▶ What needs to be done: How many lines in the entries below contain the string "desert"? Case matters, and reply with the number alone.

▶ Excerpted data:
— BEGIN —

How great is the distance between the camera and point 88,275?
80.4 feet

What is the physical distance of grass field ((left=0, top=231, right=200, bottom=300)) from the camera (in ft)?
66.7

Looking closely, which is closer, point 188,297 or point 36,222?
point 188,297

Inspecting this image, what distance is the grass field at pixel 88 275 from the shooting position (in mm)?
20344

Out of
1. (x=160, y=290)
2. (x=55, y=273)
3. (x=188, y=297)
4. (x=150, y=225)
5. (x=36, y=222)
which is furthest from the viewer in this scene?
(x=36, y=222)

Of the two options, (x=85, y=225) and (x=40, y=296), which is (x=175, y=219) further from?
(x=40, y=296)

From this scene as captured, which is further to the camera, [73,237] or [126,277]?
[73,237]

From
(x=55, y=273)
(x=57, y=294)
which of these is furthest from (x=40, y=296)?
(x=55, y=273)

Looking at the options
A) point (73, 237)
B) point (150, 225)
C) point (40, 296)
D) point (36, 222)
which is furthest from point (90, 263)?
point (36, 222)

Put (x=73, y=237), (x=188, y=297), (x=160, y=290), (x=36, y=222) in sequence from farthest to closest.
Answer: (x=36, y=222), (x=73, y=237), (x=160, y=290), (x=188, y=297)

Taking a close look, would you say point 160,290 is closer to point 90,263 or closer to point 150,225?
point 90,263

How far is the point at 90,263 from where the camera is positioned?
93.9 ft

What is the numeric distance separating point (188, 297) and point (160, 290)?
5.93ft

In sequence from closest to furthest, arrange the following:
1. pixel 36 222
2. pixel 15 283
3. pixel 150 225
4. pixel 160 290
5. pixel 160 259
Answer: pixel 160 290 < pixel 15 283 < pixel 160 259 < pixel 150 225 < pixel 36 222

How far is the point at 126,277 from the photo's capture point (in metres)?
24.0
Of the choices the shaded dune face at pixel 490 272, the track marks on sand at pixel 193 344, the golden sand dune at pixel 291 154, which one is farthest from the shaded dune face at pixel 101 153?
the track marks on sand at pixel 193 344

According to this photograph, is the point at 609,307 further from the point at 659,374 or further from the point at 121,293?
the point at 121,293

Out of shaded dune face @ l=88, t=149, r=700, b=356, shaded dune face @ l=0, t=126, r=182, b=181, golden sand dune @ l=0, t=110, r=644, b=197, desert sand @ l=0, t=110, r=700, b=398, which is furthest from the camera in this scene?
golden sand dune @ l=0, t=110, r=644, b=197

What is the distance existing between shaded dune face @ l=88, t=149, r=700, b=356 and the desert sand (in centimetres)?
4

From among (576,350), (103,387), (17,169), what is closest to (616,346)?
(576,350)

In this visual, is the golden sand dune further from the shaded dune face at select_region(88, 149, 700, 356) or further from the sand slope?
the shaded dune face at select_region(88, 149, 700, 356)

— END —

▶ Task response: 2